工房閑話

 

 

 

高知県佐川町

 

 

 牧野富太郎の功績とNHKの慧眼が、土佐人より他に知る人は少ないであろうこの町に、ささやかな脚光をもたらしている。朝ドラでは気持ちの悪い大阪弁をさんざん聞かされてきたが、有難いことに「らんまん」の出演者は厄介な土佐弁を、上手にあやつってくれている。

 

 関ケ原の役の功により、山内一豊は破格の土佐24万石を拝領し、首席家老・深尾に佐川1万石を預けた。重良の入府に随行した商人の中には酒造業を営む者もおり、その後の佐川の発展に貢献することになる。また深尾氏の治世は子弟教育にも力を注ぎ、明教館(めいこうかん)と云う郷校を創設している。

 

 牧野の実家・岸屋もその時の入府組で、酒造業で成功を納めたと云う。牧野は、植物学研究のために、その土佐有数の豪商の財を喰い潰してしまっている。

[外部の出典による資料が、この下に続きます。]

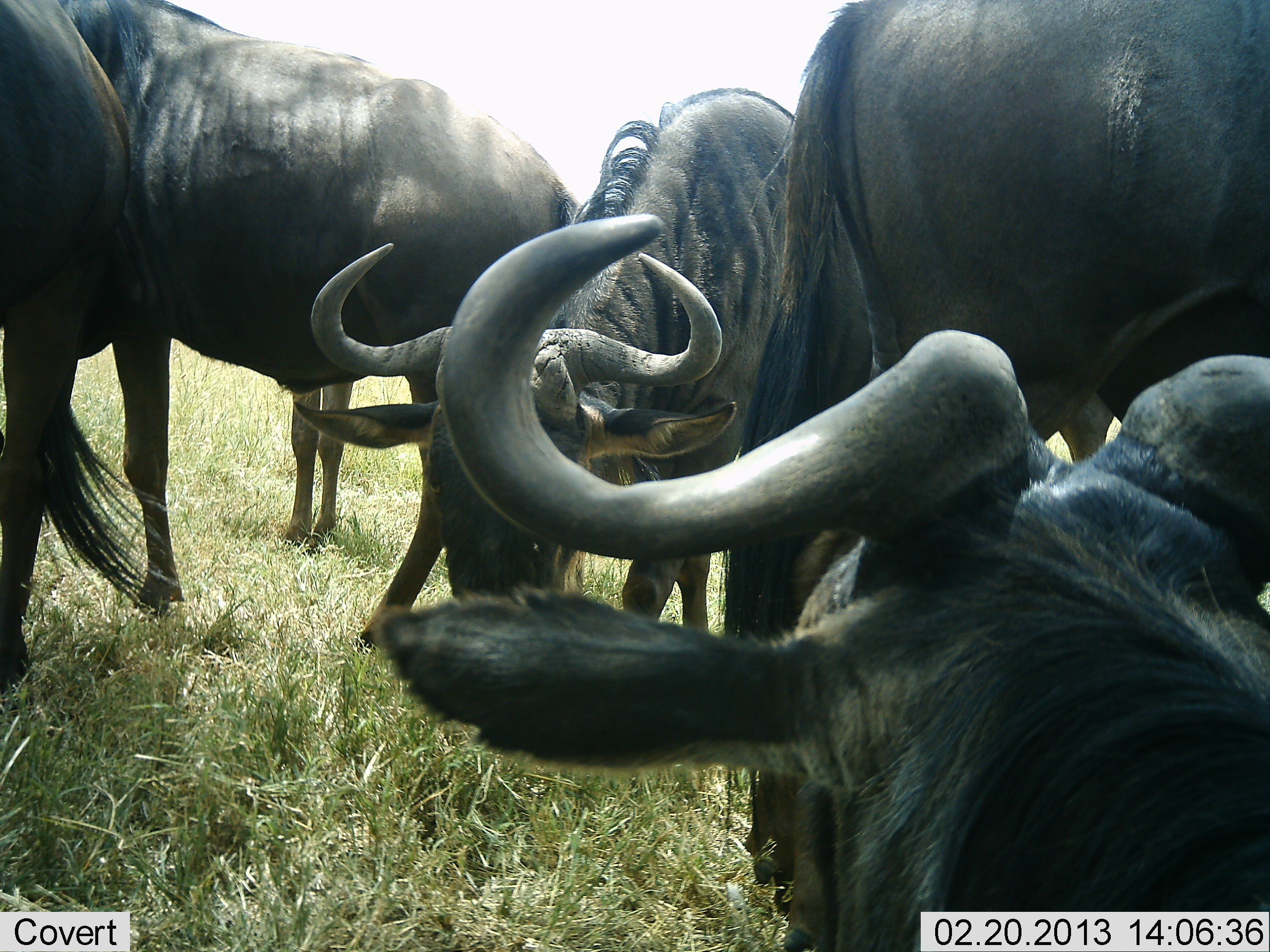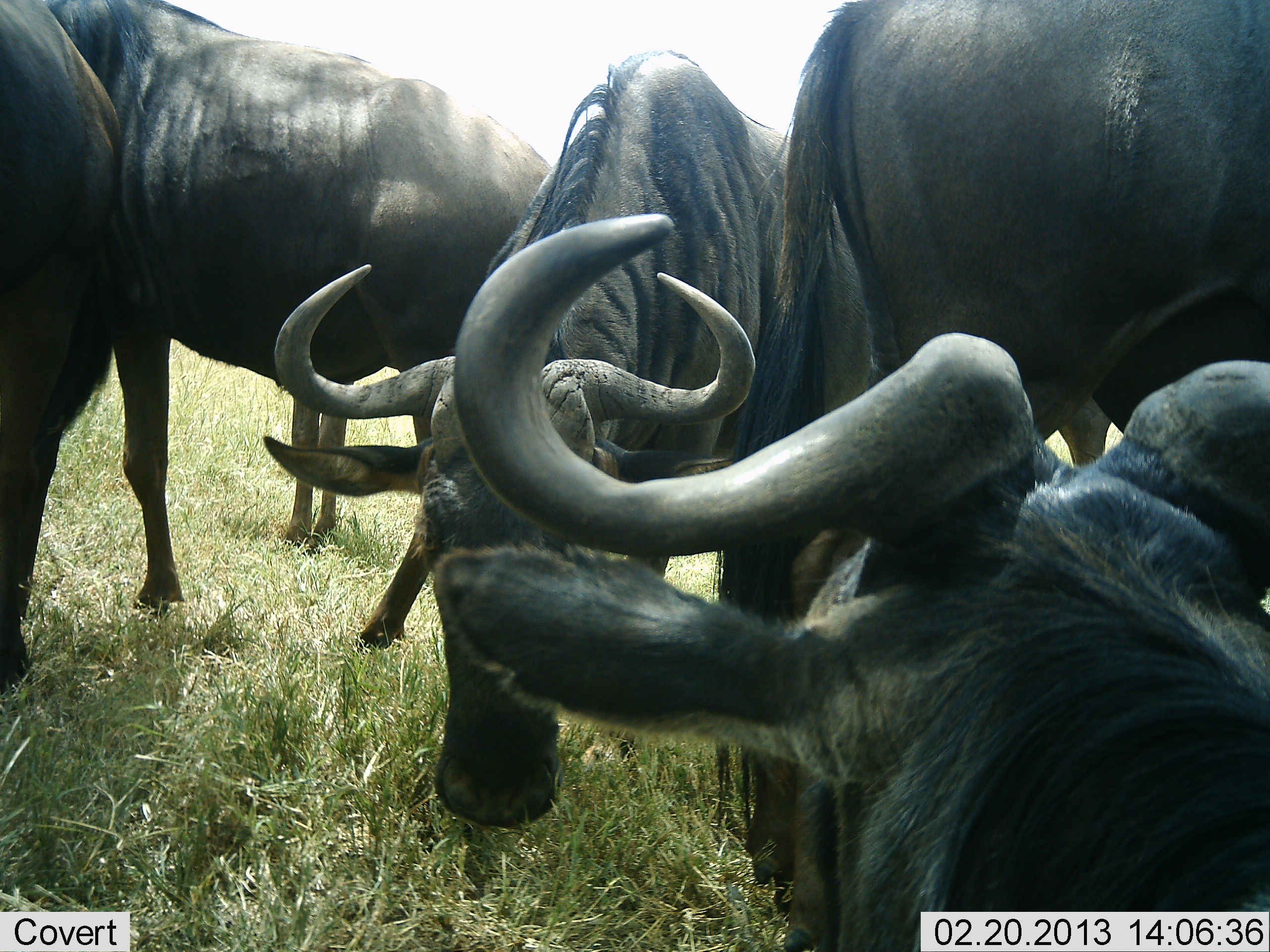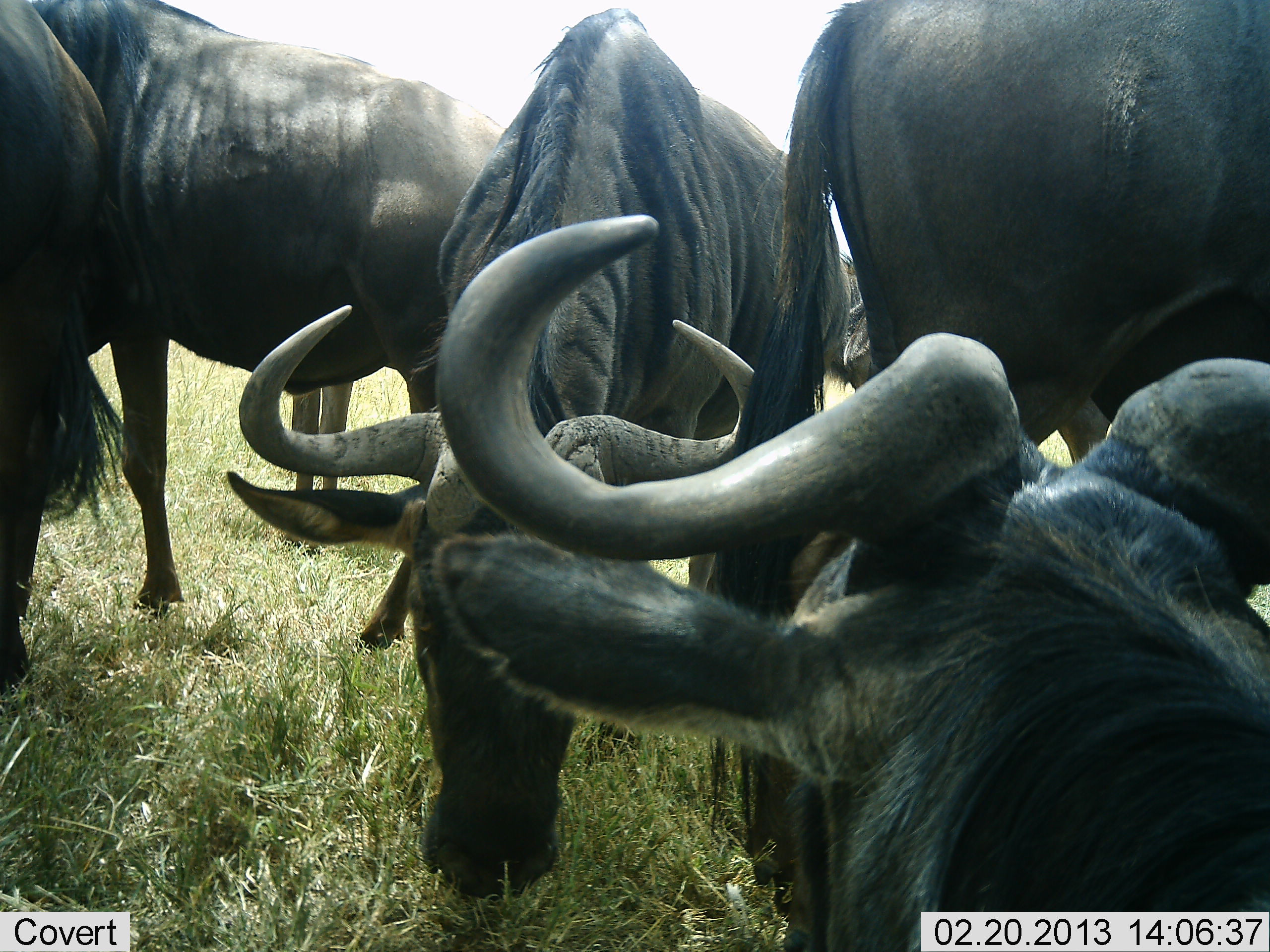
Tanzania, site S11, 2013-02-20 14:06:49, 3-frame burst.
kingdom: Animalia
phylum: Chordata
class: Mammalia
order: Artiodactyla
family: Bovidae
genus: Connochaetes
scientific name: Connochaetes taurinus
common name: blue wildebeest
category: wildebeest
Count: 6.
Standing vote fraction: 79%.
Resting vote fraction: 42%.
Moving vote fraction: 5%.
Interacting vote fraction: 21%.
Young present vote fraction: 0%.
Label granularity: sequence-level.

何とも剛毅な話だ。現在、他の酒蔵も廃業しており、司牡丹酒造が一人、明治の元勲・田中光顕、宰相・浜口雄幸、吉田茂等土佐の偉人に愛でられた、佐川の酒の歴史と伝統を受け継ぎ、全国区で健闘している。

 

 この司牡丹は、辛辣だが洒脱な言葉で売った昭和の漫画家・黒鉄ヒロシの実家でもある。ペンネームは司牡丹酒造の屋号・黒金屋(くろがねや)から来ている。筆者は、あの大橋巨泉と互角に渡り合っていた頭脳に感心したのを思い出す。無類のギャンブル愛好家らしいが、幸いこちらは実家を潰すには至っていない。

 

 佐川出身のこの二人は、世俗に捉われない闊達な人柄の持ち主のように見える。裕福で寛容な実家からの賜物だろうか。しかし裕福な実家が必ずしも闊達な人格獲得の充分条件でないことは、昨今の二世政治家が教えてくれる。ところで、土佐にはもう一人育ちの良い有名人がいた。司牡丹の黒金屋とも縁続きの高知の豪商・才谷屋を実家に持つ坂本龍馬である。司牡丹酒造は龍馬にちなんで辛口の日本酒「船中八策」を、黒鉄ヒロシの人気作品にちなんで焼酎「赤兵衛」を売り出している。

 

  

  実は佐川出身の四人目とも言える、高校時代の友人・M君がいる。彼は高校の先輩にあたる黒鉄ヒロシとも親しくしており、M君を通して眺める佐川の風景には惹かれる何かがあった。